SUPPLIED TEXT:
- - - -

Replies: 9   Last Post: Oct 6, 2017 1:37 AM

 Messages: [ Previous | Next ]
 bursejan@gmail.com Posts: 5,511 Registered: 9/25/16
Re: The objects that Newton played with were called infinite series
but had ZERO to do with infinity. The name infinite series is a misnomer.

Posted: Sep 30, 2017 2:26 PM

We can apply the theorem blindly to the two
examples of John Gabriel, since we proved it

s = 1/2 + 1/4 + 1/8 + ... = 1

t = 1/3 + 1/9 + 1/27 + ... = 1/2

Now the partial sums are:

s_n = 1 - 2^(-n)

t_n = 1/2*(1 - 3^(-n))

The product partial sums are:

s_n*t_n = 1/2*(1 - 2^(-n) - 3^(-n) + 6^(-2n))

Lets show it as a sum again:

s_n*t_n - s_(n-1)*t_(n-1) = 1/2 (2^(-n) + 2 3^(-n) - 35 6^(-2 n))

So we get:

s*t = 7/72 + 577/2592 + 9253/93312 + 146413/3359232 + .. = 1/2

Note we dont do the sum this way (triangle):

* * * _ _
* * _ _ _
* _ _ _ _
_ _ _ _ _
_ _ _ _ _

What happens is doing the sum this way (boxes):

* * * _ _
* * * _ _
* * * _ _
_ _ _ _ _
_ _ _ _ _

To see how the box is built, consider:

A A B _ _
A A B _ _
C C D _ _
_ _ _ _ _
_ _ _ _ _

Or algebraically:

s_n*t_n - s_(n-1)*t_(n-1) =

(s_n - s_(n-1)) * t_(n_1) +

s_(n-1) * (t_n - t_(n-1)) +

(s_n - s_(n-1))*(t_n - t_(n-1)) +

It could be that Newton use the triangle and
not the boxes. The boxes are obviously in relationship
to Cauchy. How to go about showing Cauchy with the
triangles I dunnot know right now.

- - - -

DATASET EXCERPT:

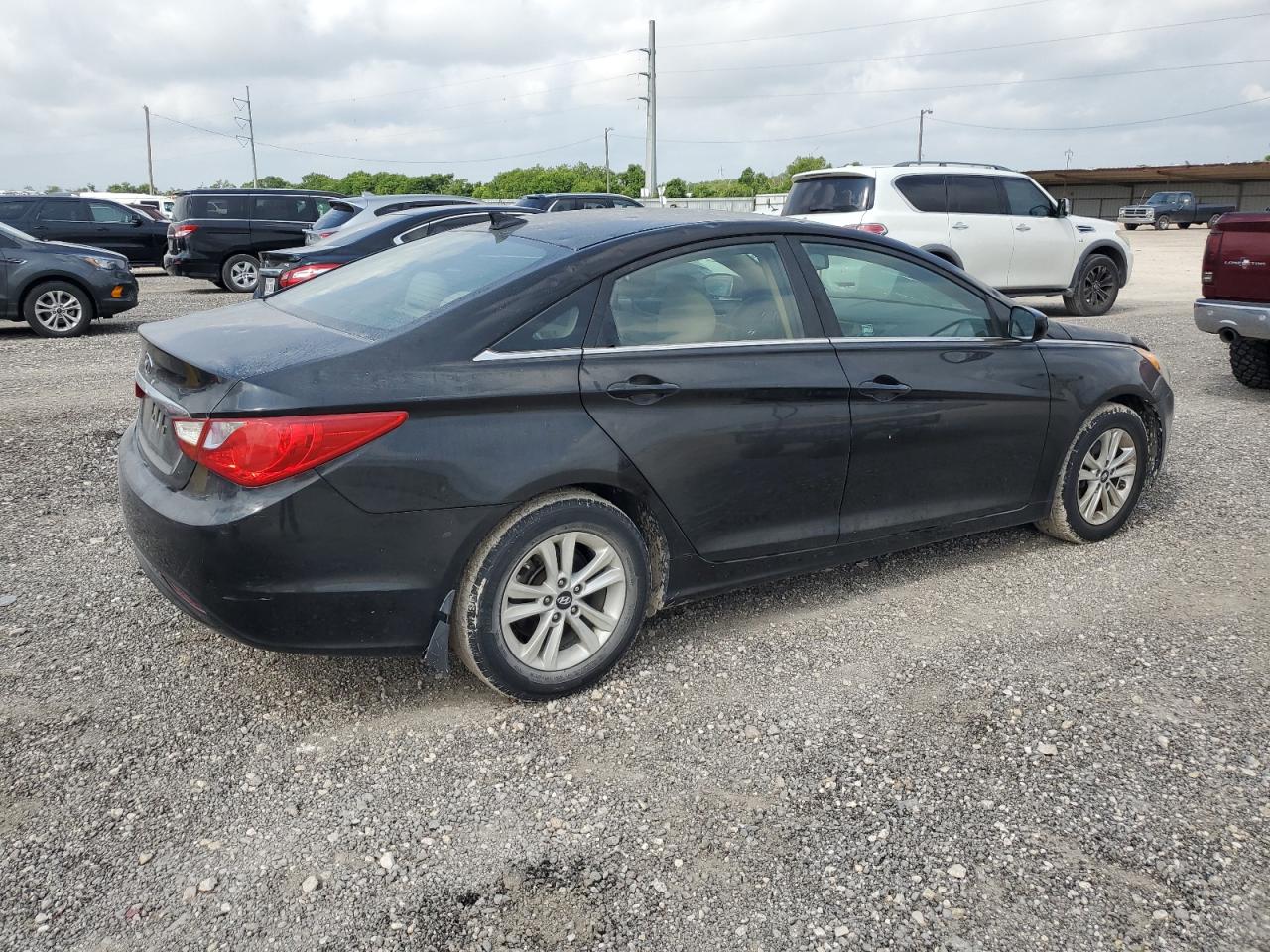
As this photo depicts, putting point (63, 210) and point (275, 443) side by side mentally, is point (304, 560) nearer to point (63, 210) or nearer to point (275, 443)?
point (275, 443)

- - - -

TASK SET:
a. From the forum post on infinite series, extract the passage from "Messages: [ Previous" up to and including "is a misnomer.".
b. Answer these questions using the forum post on infinite series:
(i) What value does the post give for t = 1/3 + 1/9 + 1/27 + ...?
(ii) Which way of doing the sum does the post say is obviously related to Cauchy?
(iii) On what date was the post made?

RESPONSES:
a.
Messages: [ Previous | Next ]
 bursejan@gmail.com Posts: 5,511 Registered: 9/25/16
Re: The objects that Newton played with were called infinite series
but had ZERO to do with infinity. The name infinite series is a misnomer.

b.
(i) 1/2
(ii) The boxes
(iii) Sep 30, 2017